In the wake of several high-profile, and deadly, motor vehicle accident cases, the U.S. Senate has approved an incentive for automotive industry whistleblowers. The Thune-Nelson Motor Vehicle Safety Whistleblower Act encourages auto industry employees, contractors, and others to report vehicle defects and other safety problems that could result in serious injury or death. The incentive is quite substantial. In fact, if penalties are imposed by the Department of Transportation or U.S. Department of Justice, whistleblowers may receive up to 30 percent of penalties in excess of $1 million.

The intent of the act is to encourage auto employees, contractors, manufacturers, suppliers, and dealerships to report information that could prevent unnecessary accidents. The legislation is modeled after existing Internal Revenue Service and Securities and Exchange Commission whistleblower protections that help prevent tax fraud and illegal investment activities.

Bipartisan Act Will Encourage Automotive Workers to Report Safety Defects

The Thune-Nelson Motor Vehicle Safety Whistleblower Act was approved by the Senate Committee on Commerce, Science, and Transportation in November of last year. United States Senators John Thune and Bill Nelson introduced the bipartisan Act. “While I believe most manufacturers are dedicated to putting vehicle safety first, there have been disappointing examples where that did not happen and Americans died and sustained serious injuries,” Thune stated. “This legislation will be a powerful tool to help ensure that problems regarding known safety defects are promptly reported to safety regulators.”

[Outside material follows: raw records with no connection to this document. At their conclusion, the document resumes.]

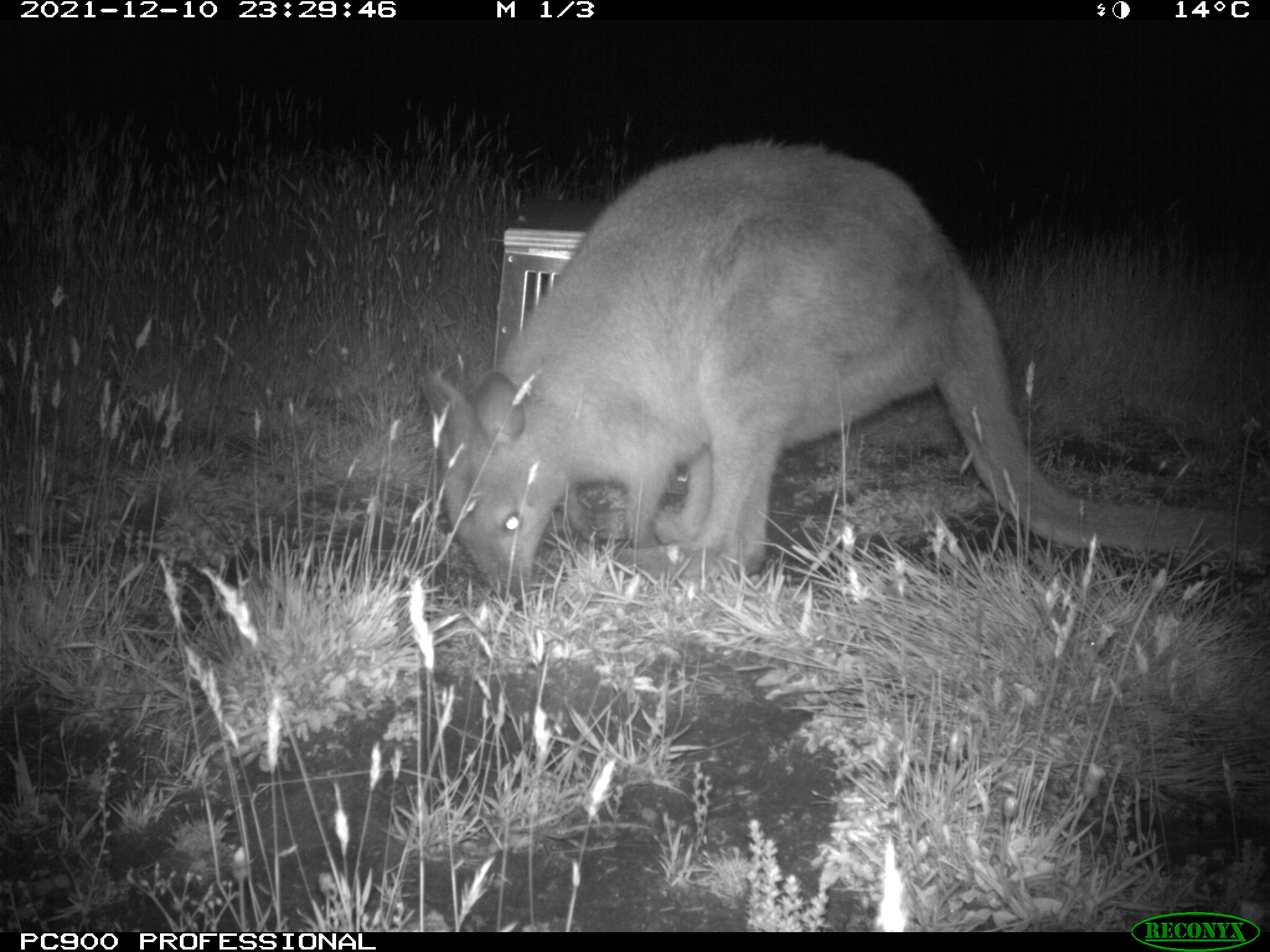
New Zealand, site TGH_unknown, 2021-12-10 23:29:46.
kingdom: Animalia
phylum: Chordata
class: Mammalia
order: Diprotodontia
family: Macropodidae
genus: Notamacropus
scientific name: Notamacropus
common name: wallaby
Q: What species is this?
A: Wallaby (Notamacropus).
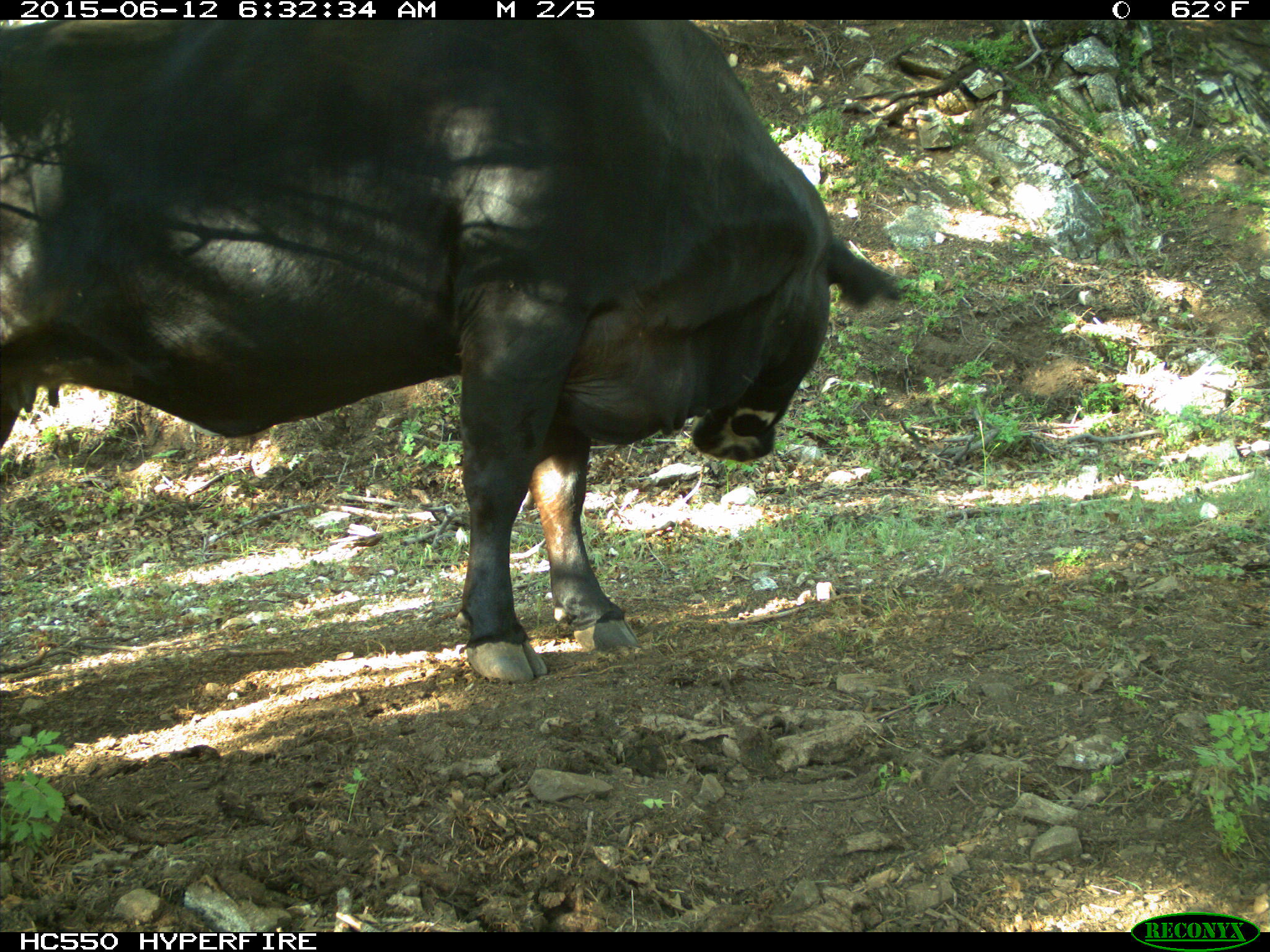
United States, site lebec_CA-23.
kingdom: Animalia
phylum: Chordata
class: Mammalia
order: Artiodactyla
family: Bovidae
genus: Bos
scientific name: Bos taurus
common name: domestic cow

“The auto industry needs to be held accountable if it makes decisions that result in serious injuries or deaths,” Nelson said, “ And, one way to do that is to encourage insiders to come forward and tell the truth.”

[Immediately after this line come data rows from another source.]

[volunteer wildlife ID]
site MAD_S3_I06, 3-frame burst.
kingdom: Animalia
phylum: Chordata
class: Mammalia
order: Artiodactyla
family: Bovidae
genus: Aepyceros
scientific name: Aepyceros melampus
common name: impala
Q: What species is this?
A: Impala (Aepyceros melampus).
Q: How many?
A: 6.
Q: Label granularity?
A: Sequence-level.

Faulty Ignition Switch in GM Vehicles Linked to 153 Deaths

In the last two years, several major automotive defects resulted in multiple fatalities, and subsequent recalls by companies such as Honda and General Motors. A defect in Takata air bags is linked to five deaths and 30 injuries in Honda vehicles. A faulty ignition switch in GM vehicles has been linked to 153 deaths. In May of this year, GM paid $35 million, a record, to the National Highway Traffic Safety Administration. If that defect had been reported by a whistleblower, he or she may have been awarded up to $10.5 million based on the bill’s schedule of compensation.

The Whistleblower Act also does away with the $35 million cap on fines for automakers that purposely delay recalls. In addition, it increases the cap on per-vehicle fines from $5,000 to $25,000. Although the whistleblower payouts may seem exceptionally high, they pale in comparison to the costs of lawsuits and settlements if defects result in injury or death. More importantly, however, the Act may save lives. Considering that over 150 deaths have been linked to the GM ignition defect, this is no small accomplishment. While the vast majority of automotive workers are doing their best to produce safe vehicles, there are some exceptions. The NHTSA believes that the substantial incentive for automotive workers to report negligence and defects will significantly reduce the number of defect-related injuries and fatalities.